▸ **DATA SUPPLIED**

*** Block opens ***

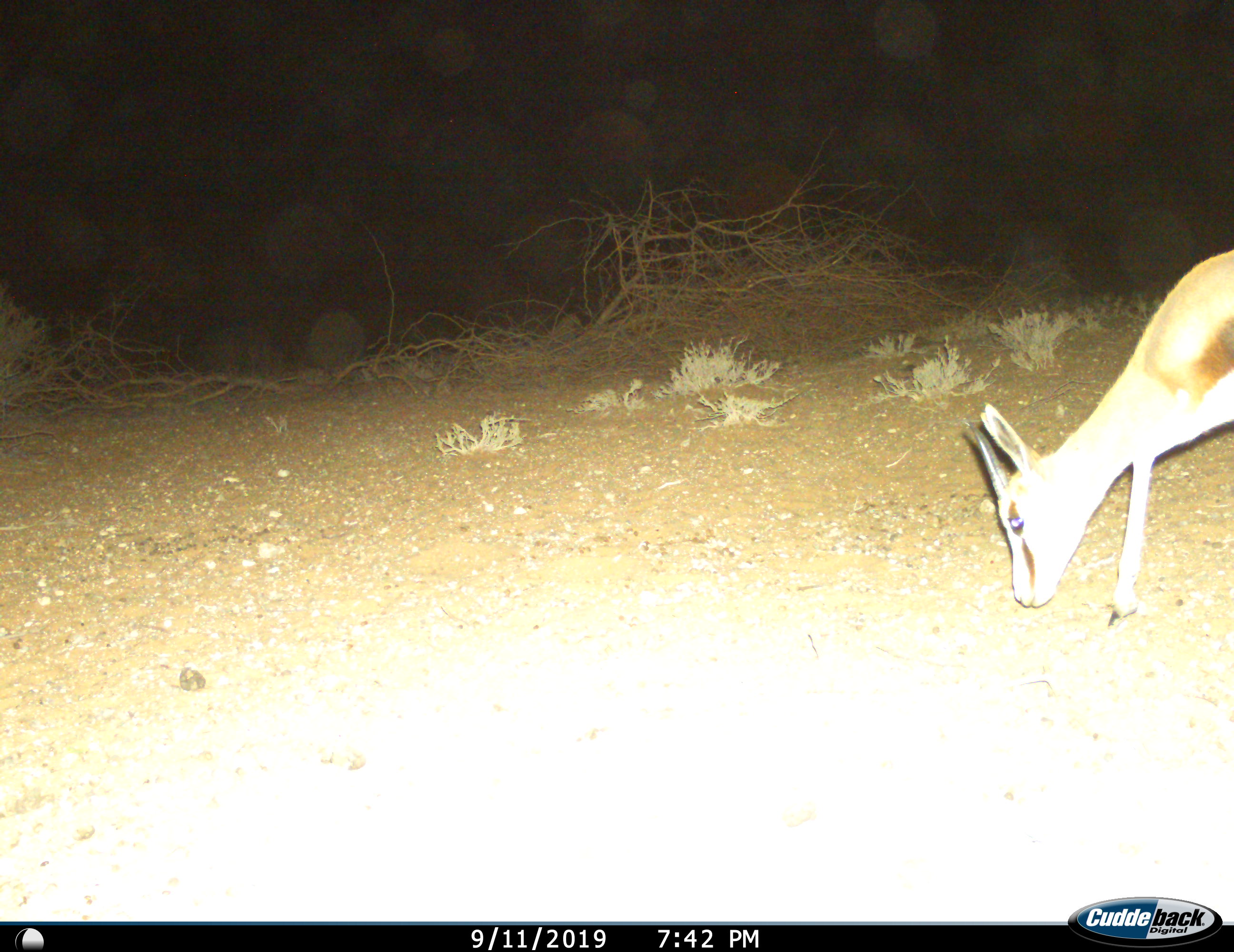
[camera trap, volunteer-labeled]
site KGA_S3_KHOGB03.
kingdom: Animalia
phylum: Chordata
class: Mammalia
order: Artiodactyla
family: Bovidae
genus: Antidorcas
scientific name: Antidorcas marsupialis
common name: springbok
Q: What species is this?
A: Springbok (Antidorcas marsupialis).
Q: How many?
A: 1.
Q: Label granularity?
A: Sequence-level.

*** Block closes ***

▸ **EXERCISE**
The reply should contain all of the data above, word for word, with no pictures.

▸ **YOUR RESPONSE**
[camera trap, volunteer-labeled]
site KGA_S3_KHOGB03.
kingdom: Animalia
phylum: Chordata
class: Mammalia
order: Artiodactyla
family: Bovidae
genus: Antidorcas
scientific name: Antidorcas marsupialis
common name: springbok
Q: What species is this?
A: Springbok (Antidorcas marsupialis).
Q: How many?
A: 1.
Q: Label granularity?
A: Sequence-level.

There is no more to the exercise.